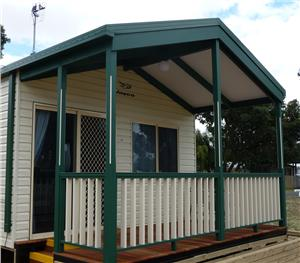 Victor Harbour Holiday  Cabin Park - Accommodation Nelson Bay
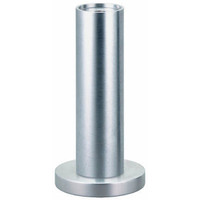Furniture Foot aluminum die-cast 5F
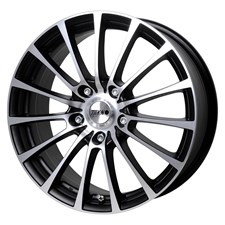 Car wheels design: Tekno Italian tradition RX11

• • •

### Your task:
Your task is an exact transcription of all the data, minus the pictures.

### Response area:
 Victor Harbour Holiday  Cabin Park - Accommodation Nelson Bay
Furniture Foot aluminum die-cast 5F
 Car wheels design: Tekno Italian tradition RX11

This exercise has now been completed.